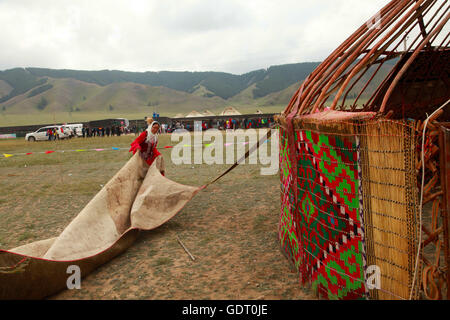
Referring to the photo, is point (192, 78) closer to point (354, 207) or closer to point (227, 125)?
point (227, 125)

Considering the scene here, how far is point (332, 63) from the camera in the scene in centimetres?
388

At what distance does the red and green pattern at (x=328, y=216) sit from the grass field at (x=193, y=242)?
317mm

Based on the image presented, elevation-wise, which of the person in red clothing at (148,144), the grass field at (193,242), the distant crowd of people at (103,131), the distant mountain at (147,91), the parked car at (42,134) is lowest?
the grass field at (193,242)

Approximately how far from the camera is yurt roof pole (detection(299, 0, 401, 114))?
3541mm

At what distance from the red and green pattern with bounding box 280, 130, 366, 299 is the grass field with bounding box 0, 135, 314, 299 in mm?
317

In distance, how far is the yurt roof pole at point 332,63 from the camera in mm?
3541

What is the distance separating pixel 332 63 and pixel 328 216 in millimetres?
1874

^^^^

§ Request:
Retype everything in the material word for word, minus pictures.

§ Written response:
Referring to the photo, is point (192, 78) closer to point (354, 207) or closer to point (227, 125)?
point (227, 125)

Considering the scene here, how far is point (332, 63) from the camera in the scene in centimetres?
388

At what distance does the red and green pattern at (x=328, y=216) sit from the grass field at (x=193, y=242)?
317mm

Based on the image presented, elevation-wise, which of the person in red clothing at (148,144), the grass field at (193,242), the distant crowd of people at (103,131), the distant mountain at (147,91), the parked car at (42,134) is lowest?
the grass field at (193,242)

Approximately how far from the camera is yurt roof pole (detection(299, 0, 401, 114))?
3541mm

At what distance from the red and green pattern with bounding box 280, 130, 366, 299 is the grass field with bounding box 0, 135, 314, 299 in mm?
317

In distance, how far is the yurt roof pole at point 332,63 from the camera in mm?
3541

What is the distance separating pixel 332 63 and pixel 328 216 in millimetres?
1874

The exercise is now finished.